Headlines were made this weekend when a judge handed down an eye-popping $200 million verdict in a nursing home abuse case. The verdict broke many records both in the nursing home neglect lawsuit context and among personal injury cases generally. However, as with most massive awards like this, there is much more to the story than meets the eye. It is unclear if the victim’s family will receive any money, and the case is far from settled.

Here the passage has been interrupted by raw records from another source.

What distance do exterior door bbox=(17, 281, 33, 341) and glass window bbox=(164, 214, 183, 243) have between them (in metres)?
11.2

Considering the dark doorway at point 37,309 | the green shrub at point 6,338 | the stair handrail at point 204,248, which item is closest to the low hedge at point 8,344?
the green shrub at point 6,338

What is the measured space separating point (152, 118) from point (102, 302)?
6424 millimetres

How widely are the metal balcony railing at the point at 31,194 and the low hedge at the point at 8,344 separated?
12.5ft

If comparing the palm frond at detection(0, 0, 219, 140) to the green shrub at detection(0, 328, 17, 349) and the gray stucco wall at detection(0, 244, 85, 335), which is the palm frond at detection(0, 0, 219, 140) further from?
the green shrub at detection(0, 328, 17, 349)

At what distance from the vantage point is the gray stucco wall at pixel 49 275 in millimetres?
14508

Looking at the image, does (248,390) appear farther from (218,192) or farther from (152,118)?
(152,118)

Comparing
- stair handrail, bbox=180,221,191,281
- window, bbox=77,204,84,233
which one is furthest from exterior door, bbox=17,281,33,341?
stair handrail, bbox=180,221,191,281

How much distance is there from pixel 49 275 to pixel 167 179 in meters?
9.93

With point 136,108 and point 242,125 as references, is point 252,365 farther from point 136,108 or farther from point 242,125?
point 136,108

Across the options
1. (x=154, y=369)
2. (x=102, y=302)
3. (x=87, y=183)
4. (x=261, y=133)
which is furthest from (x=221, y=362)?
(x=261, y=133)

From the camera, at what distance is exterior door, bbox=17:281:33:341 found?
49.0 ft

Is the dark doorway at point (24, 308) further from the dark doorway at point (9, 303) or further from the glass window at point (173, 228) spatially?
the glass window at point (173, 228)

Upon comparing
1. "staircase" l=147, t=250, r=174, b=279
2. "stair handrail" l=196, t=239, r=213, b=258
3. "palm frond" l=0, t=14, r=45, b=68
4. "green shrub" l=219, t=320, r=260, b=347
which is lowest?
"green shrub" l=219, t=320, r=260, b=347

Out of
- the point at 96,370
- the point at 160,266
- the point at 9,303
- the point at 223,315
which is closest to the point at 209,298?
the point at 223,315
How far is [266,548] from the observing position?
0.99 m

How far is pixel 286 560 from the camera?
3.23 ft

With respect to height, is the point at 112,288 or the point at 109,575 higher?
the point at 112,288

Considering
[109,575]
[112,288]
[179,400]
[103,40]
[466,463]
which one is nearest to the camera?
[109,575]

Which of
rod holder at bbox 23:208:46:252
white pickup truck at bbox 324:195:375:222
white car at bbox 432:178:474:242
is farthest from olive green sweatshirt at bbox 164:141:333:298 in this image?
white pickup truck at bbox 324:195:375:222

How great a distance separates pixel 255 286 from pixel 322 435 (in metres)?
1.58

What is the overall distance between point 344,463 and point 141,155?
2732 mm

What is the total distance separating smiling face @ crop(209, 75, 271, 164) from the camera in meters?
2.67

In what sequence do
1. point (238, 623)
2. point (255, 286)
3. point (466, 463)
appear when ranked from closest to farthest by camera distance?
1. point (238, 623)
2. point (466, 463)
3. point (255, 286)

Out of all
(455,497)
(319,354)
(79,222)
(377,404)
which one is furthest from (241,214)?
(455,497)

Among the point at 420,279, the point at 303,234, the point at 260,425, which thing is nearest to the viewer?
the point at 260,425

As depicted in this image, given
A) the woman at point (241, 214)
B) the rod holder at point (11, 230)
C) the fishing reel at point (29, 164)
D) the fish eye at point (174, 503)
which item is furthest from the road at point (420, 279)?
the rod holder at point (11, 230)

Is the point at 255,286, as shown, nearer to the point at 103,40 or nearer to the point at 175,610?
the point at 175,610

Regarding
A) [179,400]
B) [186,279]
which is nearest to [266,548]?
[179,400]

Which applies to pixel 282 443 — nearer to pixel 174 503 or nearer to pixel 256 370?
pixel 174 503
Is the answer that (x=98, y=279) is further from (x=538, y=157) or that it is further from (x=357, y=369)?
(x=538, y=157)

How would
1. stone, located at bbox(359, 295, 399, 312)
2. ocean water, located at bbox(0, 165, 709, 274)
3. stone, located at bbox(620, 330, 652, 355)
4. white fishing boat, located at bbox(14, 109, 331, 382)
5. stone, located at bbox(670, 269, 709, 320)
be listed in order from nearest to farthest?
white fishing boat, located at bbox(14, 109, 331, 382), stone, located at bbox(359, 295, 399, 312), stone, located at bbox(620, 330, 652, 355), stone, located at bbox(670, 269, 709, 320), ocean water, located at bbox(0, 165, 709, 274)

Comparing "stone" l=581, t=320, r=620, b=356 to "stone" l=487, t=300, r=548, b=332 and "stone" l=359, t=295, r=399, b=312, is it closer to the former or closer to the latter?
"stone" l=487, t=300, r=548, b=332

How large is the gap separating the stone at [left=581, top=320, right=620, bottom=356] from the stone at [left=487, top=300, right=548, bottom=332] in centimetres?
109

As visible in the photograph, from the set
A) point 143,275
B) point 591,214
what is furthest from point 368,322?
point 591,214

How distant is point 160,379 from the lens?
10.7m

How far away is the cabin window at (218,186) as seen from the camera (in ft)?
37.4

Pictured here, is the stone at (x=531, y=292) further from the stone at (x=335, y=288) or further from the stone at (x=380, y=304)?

According to Tampa Bay News Online, the lawsuit was first brought on behalf of a 92-year old woman who died at a nursing home because of the negligence of staff members at the facility. In 2004 the elderly woman was suffering from dementia and was confined to a wheelchair. One afternoon her body was found crumpled at the bottom of a stairwell in the nursing home. She had fallen down an entire story in the building while strapped to her wheelchair. It was later learned that the door leading to the stairwell was suppose to be locked at all times. However, aides at the facility testified that the door was sometimes unlocked (and the warning alarm disabled) so that employees of the facility could use it to smoke inside the building.
This sort of negligence is something with which our Chicago nursing home neglect lawyers are quite familiar. Over the years we have represented many nursing home residents who suffered ghastly falls as a result of a facility failing to ensure that their surroundings were safe. It is not surprising that in this case the facility in question apparently had a long track record of safety citations for deficiencies. Former employees admitted that the home was chronically understaffed. Time and again the very same homes are found to be the site of multiple instances of neglect.
Following the tragedy the victim’s family rightly filed a nursing home neglect lawsuit to demand accountability. However, as sometimes happens in these situations, the various companies which had ownership roles in the home desperately tried to shield themselves from paying for the consequences of the misconduct. The main defendant in the case was a management company that had the sole authority to operate the facility. Before the case went to trial that company went defunct. The parent company is now in receivership (meaning that they control the company after it experienced financial problems).
The nursing home neglect attorneys for the family also argued that the true owners of the facility were private equity investors. It was argued that they shuffled the assets of the management company around to avoid liability. Because of the disagreement about ownership the defendants ultimately did not even try to mount a defense. When a trial is held without a defense, expectedly, the claims made by a plaintiff are taken as true. Considering there was clear evidence of negligence and severe loss, it is not surprising that the verdict was substantial. It is unclear if the verdict will affect the receivership down the road. It is also unclear how the case will progress and whether or not the involved family will actually see and redress for their loved one suffering.